__Required actions__:
1 - List every work cited in the page on the Tsallis-INF multi-armed bandit below, giving each as the page does.
2 - Write the next part of the page on the Tsallis-INF multi-armed bandit below, picking up after its final sentence.

Tsallis-INF Multi-Armed Bandit

Updated 17 November 2025

Tsallis-INF is an FTRL algorithm that leverages Tsallis entropy with exponent 1/2 to optimally adapt to both adversarial and stochastic environments.
It employs reduced-variance loss estimators and a learning rate of 4/√t to balance implicit exploration with precise loss minimization.
The algorithm guarantees O(√(KT)) regret in adversarial settings and O(∑(log T)/Δ_i) regret in stochastic regimes, offering best-of-both-worlds performance.

The Tsallis-INF multi-armed bandit algorithm is a Follow-The-Regularized-Leader (FTRL) approach employing Tsallis entropy with exponent $\alpha=1/2$ as a regularizer. It is designed to attain optimal (within constants) regret bounds both in adversarial and stochastic bandit environments without prior knowledge of the regime or time horizon. Unique among bandit algorithms, Tsallis-INF guarantees $\mathcal{O}(\sqrt{KT})$ regret in the adversarial setting and $\mathcal{O}(\sum_{i\ne i^*} (\log T)/\Delta_i)$ regret in the stochastic setting, including various forms of stochastic-adversarial interpolation with adversarial corruptions, thus displaying "best-of-both-worlds" performance (Zimmert et al., 2018, Lee et al., 14 Nov 2025, Masoudian et al., 2021).

__Data shown__:

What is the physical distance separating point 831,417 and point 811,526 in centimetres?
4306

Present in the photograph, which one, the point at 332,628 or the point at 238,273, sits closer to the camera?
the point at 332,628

__Answers to the exercise__:
1 -
- Zimmert et al., 2018
- Lee et al., 14 Nov 2025
- Masoudian et al., 2021

2 -
1. Algorithmic Principles and Formulation

Tsallis-INF operates in the standard $K$ -armed bandit setting where, at each round $t=1,\dots,T$ , a distribution $w_t$ over arms is selected, an arm $I_t \sim w_t$ is drawn, and the corresponding loss $\ell_{t,I_t}\in[0,1]$ is observed.

The regularizer is the Tsallis entropy of order $1/2$: $\Psi(w) = 4\sum_{i=1}^{K}(\sqrt{w_i} - \tfrac{1}{2}w_i)$ At each round, with a learning rate $\eta_t$ , the FTRL subproblem is solved: $w_t = \arg\max_{w\in\Delta^{K-1}}\left\{ -\langle \hat{L}_{t-1}, w \rangle - \Psi_t(w) \right\}, \quad \Psi_t(w)=\eta_t^{-1}\Psi(w)$ where $\hat{L}_{t-1}$ is the cumulative vector of reduced-variance loss estimates.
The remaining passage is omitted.